C’est en agissant ensemble que les réfugiés sur scène, avec un réalisme poignant, tenteront la voie de la liberté, au prix quelquefois de leur vie et de leur dignité. Photo Samy Haddad
Voir Lina Abyad diriger ses acteurs, c'est comprendre l'énergie que déploie cette femme au service d'un sujet difficile et audacieux, celui de la révolution syrienne. Tout commence par le titre, Naoum el-ghezlan, emprunté à une expression arabe pour symboliser la torpeur imposée par un régime dictatorial à des sujets impuissants. Pour la metteure en scène, qui s'est nourrie de nombreux voyages à Damas et de lectures d'auteurs syriens, la révolution syrienne germait dans les esprits il y a des décennies déjà. Comme depuis quelques siècles, lorsque les colonisateurs avaient apporté aux esclaves un peu d'instruction et les avaient progressivement amenés à prendre conscience de leur dignité d'homme, aujourd'hui la modernité du XXe siècle, avec Internet, les réseaux sociaux et le téléphone portable, a apporté un puissant outil de connaissance. Et cette connaissance va engendrer la révolution. Ce sont ces mêmes outils qui permettront à l'information d'être diffusée et la révolution d'avancer. Mais un ennemi sera remplacé par un autre, et le soulèvement populaire sera usurpé et arraché aux partisans de la liberté.
Le visuel devient réalité
On a attribué à cette longue traversée qui va mener les réfugiés syriens en terre sûre le nom de « chemin des fourmis ». Les fourmis disposent d'une forme d'intelligence collective. C'est en se suivant les unes les autres, dans une procession organisée, qu'elles retrouvent, entre deux trajets de longueurs inégales, le chemin le plus court. C'est ensemble, et dans un travail collectif, que les vingt acteurs vont reconstituer des morceaux de vie pour dénoncer la souffrance d'un peuple qui part pour ne pas mourir. C'est en agissant ensemble que les réfugiés sur scène, avec un réalisme poignant, tenteront la voie de la liberté, au prix quelquefois de leur vie et de leur dignité. Avec une remarquable mise en scène, bercée de poésie et avec peu de moyens, ce chemin sera repris par Lina Abyad en sens inverse, revenant sur les pas de milliers d'ombres humaines, et décliné en cinq tableaux.
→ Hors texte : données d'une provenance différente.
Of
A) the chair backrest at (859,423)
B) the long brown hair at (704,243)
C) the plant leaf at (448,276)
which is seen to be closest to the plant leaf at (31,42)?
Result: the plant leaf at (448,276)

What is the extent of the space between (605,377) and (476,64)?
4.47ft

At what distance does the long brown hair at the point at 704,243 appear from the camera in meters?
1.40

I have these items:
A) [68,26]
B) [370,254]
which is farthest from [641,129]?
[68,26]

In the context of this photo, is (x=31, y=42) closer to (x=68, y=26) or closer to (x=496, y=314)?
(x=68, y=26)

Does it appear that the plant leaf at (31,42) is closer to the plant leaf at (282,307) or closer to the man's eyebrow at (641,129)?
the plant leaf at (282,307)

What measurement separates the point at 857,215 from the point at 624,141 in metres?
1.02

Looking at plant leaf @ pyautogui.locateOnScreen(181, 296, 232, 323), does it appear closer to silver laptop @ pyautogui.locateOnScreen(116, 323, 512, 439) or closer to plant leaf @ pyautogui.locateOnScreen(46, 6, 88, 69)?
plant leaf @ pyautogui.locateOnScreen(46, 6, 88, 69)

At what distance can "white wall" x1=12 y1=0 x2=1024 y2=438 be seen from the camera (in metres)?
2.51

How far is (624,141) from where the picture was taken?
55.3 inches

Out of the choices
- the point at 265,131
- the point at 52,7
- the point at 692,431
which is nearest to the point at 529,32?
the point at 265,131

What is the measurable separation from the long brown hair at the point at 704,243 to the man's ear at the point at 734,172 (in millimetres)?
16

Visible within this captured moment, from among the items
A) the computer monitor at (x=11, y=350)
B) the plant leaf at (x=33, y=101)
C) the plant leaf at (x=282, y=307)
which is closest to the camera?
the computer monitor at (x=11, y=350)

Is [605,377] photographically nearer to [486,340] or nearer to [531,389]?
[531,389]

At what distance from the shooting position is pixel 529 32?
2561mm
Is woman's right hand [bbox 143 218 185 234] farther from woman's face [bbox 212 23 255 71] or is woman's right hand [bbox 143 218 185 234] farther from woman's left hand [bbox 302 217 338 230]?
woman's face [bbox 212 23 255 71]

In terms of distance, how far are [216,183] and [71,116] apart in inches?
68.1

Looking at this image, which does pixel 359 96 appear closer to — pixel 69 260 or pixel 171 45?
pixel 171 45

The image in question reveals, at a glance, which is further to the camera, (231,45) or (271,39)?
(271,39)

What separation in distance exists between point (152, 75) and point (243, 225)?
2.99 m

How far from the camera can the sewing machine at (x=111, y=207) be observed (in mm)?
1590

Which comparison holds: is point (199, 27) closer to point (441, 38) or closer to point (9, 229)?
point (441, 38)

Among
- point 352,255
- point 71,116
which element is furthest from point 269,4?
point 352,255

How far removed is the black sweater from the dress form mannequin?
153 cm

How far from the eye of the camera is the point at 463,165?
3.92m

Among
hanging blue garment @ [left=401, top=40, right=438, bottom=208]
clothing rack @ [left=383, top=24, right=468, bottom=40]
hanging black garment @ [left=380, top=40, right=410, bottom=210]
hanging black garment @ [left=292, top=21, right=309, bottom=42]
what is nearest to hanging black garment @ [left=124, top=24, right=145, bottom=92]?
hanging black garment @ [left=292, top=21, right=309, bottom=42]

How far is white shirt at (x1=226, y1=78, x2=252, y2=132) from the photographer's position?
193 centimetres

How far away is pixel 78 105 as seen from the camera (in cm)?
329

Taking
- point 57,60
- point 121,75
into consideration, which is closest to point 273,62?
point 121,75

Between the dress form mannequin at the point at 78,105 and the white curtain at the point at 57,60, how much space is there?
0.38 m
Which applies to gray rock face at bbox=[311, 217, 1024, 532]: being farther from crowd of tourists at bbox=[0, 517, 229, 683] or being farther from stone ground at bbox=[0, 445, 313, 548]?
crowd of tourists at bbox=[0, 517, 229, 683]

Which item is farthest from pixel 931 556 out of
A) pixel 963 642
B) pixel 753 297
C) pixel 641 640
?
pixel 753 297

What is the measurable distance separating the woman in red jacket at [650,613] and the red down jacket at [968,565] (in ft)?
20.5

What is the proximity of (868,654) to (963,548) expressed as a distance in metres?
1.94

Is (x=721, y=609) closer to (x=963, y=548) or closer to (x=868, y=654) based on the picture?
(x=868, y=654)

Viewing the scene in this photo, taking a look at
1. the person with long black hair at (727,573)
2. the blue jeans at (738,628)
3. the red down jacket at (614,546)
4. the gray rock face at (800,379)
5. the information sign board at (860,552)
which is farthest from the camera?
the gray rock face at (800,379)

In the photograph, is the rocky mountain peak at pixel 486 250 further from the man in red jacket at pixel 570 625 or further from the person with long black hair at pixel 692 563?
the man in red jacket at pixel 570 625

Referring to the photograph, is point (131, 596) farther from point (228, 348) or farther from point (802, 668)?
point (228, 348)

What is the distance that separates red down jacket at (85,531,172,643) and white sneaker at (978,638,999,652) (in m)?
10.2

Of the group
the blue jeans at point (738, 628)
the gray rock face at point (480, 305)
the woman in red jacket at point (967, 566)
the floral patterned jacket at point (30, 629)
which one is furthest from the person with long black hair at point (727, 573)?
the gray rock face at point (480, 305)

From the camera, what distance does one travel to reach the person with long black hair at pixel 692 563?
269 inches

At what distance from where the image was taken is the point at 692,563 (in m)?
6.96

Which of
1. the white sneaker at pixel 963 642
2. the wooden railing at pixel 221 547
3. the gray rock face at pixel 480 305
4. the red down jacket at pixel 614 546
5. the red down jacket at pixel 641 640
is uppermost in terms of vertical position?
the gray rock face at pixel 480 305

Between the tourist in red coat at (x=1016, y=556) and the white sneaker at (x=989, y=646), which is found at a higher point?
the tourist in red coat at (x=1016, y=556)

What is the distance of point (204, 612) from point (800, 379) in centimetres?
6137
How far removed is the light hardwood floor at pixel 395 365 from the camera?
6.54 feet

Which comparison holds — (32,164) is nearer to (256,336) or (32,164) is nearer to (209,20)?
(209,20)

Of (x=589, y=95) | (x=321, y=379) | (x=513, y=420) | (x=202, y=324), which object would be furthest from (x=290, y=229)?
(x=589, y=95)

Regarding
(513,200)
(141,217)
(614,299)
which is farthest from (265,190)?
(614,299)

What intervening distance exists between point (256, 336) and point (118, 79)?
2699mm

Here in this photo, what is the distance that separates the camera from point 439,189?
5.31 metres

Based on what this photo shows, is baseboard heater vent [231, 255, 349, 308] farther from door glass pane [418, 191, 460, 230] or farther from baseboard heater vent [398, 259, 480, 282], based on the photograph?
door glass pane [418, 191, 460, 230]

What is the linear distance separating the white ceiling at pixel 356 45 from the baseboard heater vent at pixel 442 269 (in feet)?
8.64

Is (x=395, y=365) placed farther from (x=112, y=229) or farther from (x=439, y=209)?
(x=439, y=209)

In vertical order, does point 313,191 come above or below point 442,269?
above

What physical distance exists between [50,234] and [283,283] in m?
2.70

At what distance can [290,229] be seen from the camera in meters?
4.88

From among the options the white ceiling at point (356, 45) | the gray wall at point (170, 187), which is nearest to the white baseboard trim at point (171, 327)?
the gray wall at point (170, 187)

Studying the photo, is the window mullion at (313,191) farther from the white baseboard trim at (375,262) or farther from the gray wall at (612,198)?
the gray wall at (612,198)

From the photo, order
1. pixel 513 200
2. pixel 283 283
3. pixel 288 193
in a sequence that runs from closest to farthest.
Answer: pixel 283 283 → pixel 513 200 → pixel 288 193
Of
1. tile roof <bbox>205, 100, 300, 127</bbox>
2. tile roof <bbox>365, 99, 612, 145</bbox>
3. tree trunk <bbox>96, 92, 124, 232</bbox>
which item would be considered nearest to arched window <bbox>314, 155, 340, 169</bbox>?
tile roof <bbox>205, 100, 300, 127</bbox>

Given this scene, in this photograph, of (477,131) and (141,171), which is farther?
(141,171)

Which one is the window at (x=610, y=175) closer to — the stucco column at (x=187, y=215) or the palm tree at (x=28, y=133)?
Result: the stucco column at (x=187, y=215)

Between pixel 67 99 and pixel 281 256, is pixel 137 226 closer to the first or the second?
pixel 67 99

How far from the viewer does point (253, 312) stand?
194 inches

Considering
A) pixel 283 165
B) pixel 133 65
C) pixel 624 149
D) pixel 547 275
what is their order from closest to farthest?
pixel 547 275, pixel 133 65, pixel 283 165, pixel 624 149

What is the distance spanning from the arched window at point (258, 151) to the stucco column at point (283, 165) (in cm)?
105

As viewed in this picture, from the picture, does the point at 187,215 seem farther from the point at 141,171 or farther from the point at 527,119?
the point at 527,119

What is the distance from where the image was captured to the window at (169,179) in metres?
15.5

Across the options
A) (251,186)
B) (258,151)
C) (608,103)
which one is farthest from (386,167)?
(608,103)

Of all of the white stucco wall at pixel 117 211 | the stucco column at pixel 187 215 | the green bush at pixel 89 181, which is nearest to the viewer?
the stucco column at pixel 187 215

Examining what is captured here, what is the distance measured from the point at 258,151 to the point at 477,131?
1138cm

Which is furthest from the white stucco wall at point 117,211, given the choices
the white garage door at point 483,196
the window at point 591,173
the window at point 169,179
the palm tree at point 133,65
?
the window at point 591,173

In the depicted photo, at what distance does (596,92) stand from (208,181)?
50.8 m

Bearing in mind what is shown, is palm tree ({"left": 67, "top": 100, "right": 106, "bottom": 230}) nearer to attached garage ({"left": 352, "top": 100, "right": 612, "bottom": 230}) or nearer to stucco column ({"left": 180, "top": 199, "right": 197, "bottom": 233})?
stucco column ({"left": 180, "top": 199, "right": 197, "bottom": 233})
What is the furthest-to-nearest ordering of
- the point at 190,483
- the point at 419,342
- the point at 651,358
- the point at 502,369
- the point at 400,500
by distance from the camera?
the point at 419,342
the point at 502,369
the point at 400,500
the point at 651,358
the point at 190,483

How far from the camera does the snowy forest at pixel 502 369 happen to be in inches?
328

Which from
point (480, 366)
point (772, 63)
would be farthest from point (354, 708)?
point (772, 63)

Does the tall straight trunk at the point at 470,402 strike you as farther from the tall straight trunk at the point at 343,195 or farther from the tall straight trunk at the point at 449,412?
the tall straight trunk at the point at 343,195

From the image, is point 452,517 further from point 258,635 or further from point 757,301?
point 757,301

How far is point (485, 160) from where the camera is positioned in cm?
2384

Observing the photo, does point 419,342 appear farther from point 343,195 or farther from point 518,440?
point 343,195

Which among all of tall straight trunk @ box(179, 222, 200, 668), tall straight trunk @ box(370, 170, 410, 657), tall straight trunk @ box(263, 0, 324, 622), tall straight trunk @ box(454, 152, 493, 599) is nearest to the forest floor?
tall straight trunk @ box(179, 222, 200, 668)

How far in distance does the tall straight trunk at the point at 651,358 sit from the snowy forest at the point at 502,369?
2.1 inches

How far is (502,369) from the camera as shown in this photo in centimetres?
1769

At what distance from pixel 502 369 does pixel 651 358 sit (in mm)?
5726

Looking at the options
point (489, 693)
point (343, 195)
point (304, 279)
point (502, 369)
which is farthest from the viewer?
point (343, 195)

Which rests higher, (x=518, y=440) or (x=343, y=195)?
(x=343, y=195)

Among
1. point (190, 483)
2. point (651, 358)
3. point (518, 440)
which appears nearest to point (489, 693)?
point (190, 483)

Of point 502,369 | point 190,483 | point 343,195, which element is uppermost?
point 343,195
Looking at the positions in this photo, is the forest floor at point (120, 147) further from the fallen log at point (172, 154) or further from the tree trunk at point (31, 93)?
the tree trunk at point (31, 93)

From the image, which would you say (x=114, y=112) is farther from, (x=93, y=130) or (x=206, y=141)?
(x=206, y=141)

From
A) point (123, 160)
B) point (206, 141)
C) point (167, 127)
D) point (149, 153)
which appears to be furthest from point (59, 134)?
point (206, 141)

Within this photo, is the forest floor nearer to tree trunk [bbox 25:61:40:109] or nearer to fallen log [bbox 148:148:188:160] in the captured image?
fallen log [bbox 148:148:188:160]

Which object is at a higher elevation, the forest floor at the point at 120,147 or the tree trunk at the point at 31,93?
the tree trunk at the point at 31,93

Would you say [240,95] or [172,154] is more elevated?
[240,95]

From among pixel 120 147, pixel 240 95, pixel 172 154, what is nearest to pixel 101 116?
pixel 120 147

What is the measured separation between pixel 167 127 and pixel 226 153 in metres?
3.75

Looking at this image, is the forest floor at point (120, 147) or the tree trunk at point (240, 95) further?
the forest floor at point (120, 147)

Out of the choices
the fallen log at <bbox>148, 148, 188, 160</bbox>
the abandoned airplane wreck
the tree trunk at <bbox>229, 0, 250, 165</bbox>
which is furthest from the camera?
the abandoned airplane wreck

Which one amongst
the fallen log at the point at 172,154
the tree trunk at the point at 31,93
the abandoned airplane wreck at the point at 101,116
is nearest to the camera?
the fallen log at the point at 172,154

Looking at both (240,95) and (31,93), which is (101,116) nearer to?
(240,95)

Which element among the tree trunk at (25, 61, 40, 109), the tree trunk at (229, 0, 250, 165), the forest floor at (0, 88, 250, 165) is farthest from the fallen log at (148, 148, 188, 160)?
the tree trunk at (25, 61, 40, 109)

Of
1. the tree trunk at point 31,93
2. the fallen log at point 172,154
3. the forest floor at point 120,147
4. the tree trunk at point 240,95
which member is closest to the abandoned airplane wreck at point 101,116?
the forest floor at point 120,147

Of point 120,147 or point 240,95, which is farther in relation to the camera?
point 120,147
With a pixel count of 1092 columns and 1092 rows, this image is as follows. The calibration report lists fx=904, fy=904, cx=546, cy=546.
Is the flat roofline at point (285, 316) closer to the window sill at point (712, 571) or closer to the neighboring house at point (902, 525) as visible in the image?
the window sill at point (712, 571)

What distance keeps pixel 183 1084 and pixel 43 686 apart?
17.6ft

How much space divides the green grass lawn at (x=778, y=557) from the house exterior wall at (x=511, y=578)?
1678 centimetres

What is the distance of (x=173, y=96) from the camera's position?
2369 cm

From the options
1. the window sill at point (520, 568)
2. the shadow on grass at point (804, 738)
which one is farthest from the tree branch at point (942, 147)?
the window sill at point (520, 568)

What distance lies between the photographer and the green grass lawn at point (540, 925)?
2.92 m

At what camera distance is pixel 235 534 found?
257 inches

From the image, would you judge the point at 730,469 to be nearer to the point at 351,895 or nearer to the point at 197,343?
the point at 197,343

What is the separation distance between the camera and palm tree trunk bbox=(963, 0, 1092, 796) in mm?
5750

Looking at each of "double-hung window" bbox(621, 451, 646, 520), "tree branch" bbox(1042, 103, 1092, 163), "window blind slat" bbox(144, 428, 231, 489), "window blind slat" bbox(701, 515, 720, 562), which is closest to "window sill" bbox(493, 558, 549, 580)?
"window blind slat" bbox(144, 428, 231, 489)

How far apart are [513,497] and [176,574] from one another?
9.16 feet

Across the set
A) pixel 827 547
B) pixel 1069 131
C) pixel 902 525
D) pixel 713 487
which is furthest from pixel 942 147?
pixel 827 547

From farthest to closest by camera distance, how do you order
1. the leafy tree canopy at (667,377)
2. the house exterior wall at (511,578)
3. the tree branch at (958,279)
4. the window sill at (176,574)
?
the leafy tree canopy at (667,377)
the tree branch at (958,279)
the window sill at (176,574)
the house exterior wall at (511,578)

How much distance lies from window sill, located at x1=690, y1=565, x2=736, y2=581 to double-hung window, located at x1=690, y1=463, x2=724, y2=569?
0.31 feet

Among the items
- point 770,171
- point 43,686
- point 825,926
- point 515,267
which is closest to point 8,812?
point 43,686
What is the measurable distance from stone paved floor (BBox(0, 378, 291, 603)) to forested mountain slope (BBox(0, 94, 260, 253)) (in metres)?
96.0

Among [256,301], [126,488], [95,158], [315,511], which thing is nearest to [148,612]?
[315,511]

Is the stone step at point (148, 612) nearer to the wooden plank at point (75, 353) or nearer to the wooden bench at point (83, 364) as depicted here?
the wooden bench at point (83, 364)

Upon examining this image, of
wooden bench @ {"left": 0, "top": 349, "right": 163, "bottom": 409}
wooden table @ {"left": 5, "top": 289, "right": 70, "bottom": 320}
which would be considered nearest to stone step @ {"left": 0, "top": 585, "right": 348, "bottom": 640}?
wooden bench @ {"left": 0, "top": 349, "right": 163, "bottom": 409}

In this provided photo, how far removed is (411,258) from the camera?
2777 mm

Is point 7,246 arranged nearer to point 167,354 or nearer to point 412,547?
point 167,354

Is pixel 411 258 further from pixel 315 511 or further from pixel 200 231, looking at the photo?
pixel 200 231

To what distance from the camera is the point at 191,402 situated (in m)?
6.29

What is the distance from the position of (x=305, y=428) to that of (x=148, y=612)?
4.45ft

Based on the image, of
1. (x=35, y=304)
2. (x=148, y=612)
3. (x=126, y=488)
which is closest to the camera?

Que ce soit la lente et difficile ascension des personnages à la lueur d'un clair de lune, la nuit dans un camp au son d'un chant mélodieux évoquant leur inexorable cauchemar, les ombres nimbées de blanc regardant vers l'au-delà au son d'un Ave Maria, ou l'image du radeau de la liberté prenant – dans une verticalité qui semble invoquer le divin – l'allure d'une prison, le visuel poétique de Lina Abyad, avec ces milliers de corps humains réduits à des mains tendues vers l'impossible, devient réalité.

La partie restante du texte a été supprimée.